The sampling rate is the number of times each second the amplifier grabs a sample of brain activity and brings it to the software.  It shouldn’t affect the frequency (Hz) or amplitude (microvolts) at all, except that perhaps in very high frequencies a very low sampling rate might show less detail or, in extreme cases, cause a problem called aliasing.

In electrical engineering there is the Nyquist Sampling Theorem, which states that a filter can only be accurate up to a frequency of less than one-half its sampling rate.  In other words, a machine that sampled at 64 Hz (there aren’t any) should theoretically be fine up to give an accurate digital picture of frequencies up to a little below 32 Hz.  A 128 sampling rate should be fine for digitizing waves of frequencies up to nearly 64 Hz.  A 256 sampling rate should allow accurate digitizing of a signal up to just below 128 Hz.

For the less technically-minded, I use an analogy to discuss sampling: Two people are placed by a window and told to count the ants crawling across it. One is allowed to see the window a certain number of times per second. The other is shown the window twice as often. The bigger and slower the ants, the more likely the two counters will come up with the same count.  When the ants are smaller and faster, however, it is likely that the person who only looks half as often will miss some.

For EEG training the difference between 256 bps and 2064 bps is meaningless.  You are training signals that complete a full cycle between 1 second (very slow delta) and 1/40th of a second.  Even at 256 samples per second, you would have more than 6 samples for each waveform at 40 Hz.  At 2048 (which might be useful for training EMG, where you might be looking at signals up to 1/500th of a second), there would be 48 readings for every waveform of 1/40th second.

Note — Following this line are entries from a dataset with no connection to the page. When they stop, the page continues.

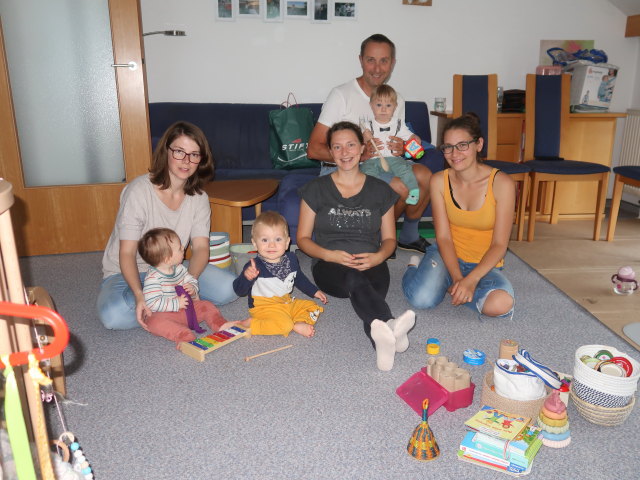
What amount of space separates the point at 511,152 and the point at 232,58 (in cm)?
233

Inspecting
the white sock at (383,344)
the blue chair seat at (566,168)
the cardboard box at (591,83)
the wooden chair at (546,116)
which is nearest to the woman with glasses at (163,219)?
the white sock at (383,344)

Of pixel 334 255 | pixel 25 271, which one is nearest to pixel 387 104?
pixel 334 255

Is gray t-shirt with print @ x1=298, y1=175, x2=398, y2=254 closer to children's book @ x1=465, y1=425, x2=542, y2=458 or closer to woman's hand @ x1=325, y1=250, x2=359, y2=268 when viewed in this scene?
woman's hand @ x1=325, y1=250, x2=359, y2=268

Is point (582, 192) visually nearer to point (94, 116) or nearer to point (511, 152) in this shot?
point (511, 152)

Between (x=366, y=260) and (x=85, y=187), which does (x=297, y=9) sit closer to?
(x=85, y=187)

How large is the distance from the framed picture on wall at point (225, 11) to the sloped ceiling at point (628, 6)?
3.13 meters

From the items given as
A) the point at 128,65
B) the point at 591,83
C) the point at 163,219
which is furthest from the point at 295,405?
the point at 591,83

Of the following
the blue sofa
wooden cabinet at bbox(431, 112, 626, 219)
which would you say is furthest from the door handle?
wooden cabinet at bbox(431, 112, 626, 219)

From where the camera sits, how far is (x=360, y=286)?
92.3 inches

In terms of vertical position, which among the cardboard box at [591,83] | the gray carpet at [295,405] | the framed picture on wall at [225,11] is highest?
the framed picture on wall at [225,11]

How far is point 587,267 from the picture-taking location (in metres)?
3.31

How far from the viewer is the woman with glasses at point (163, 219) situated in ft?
7.68

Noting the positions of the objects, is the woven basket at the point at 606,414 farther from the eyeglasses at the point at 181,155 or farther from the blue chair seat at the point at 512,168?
the blue chair seat at the point at 512,168

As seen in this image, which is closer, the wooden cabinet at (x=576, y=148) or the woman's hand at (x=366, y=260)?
the woman's hand at (x=366, y=260)
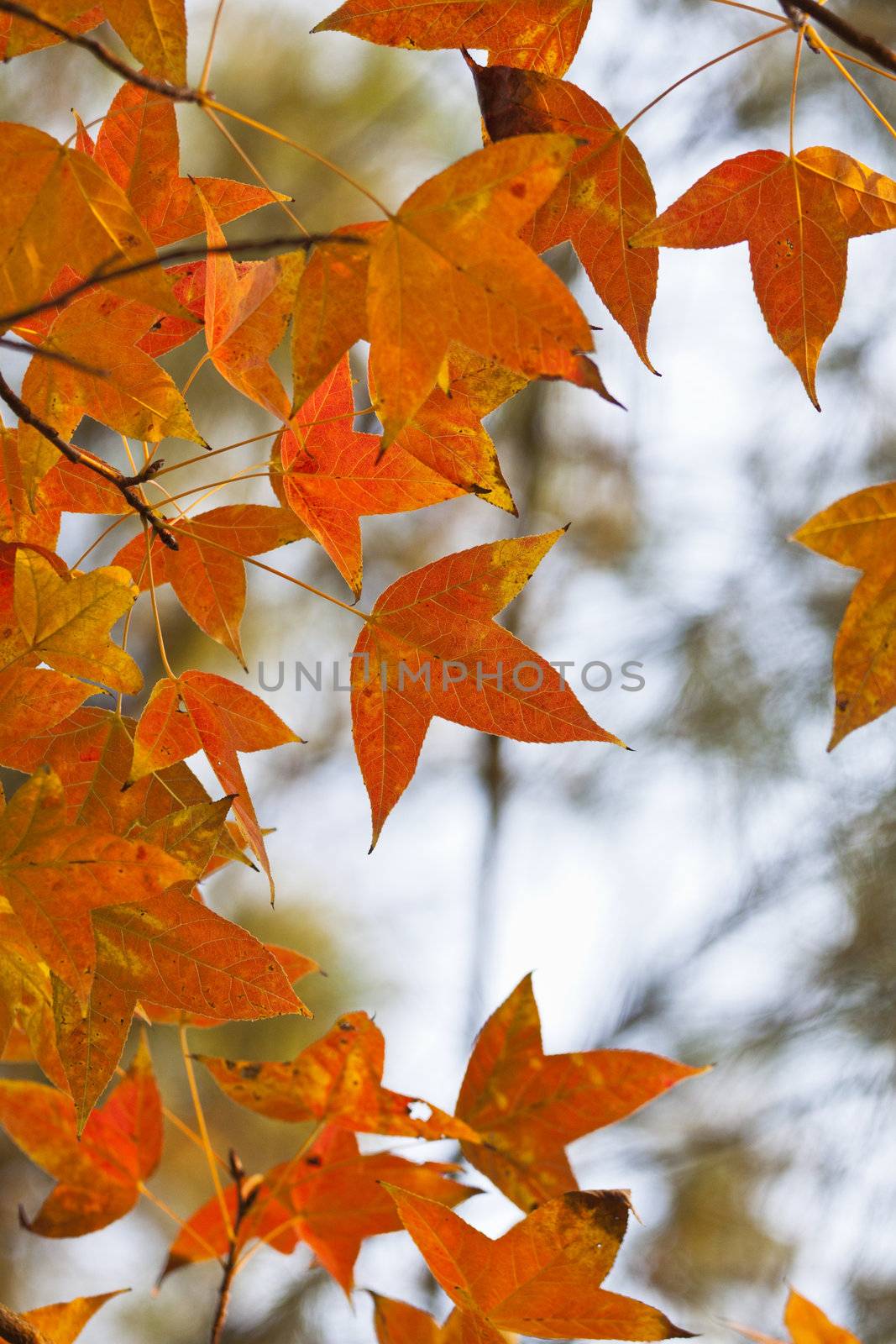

All EEG amplifiers work at 256 (at least the more recent ones), even though some may oversample at 1024 or 2048.  Those then “down-sample” to 256, so it’s kind of like buying a digital camera that shoots 8 megapixel images and then putting them on the internet at a resolution of less than 1 megapixel.  You have really gained nothing by it.

According to the Nyquist Theorem of signal processing, the sampling rate must be at least two times the highest frequency to be sampled to assure an accurate signal.  Of course, if you want to sample up to 56 Hz, that would mean that sampling would have to be at least 112 Hz, so 120 would be acceptable.  The standard for EEG for many years now has been 256.  When you see amps trumpeting their sampling rates of 512 or 1024 or even 2048, that’s marketing hype.  Those rates are potentially valuable (though still probably overkill) for EMG training, which might go up to 100 or 200 Hz or more, so a 512 rate (the top one offered by the Pendant) is plenty fast enough.  For EEG, use 256.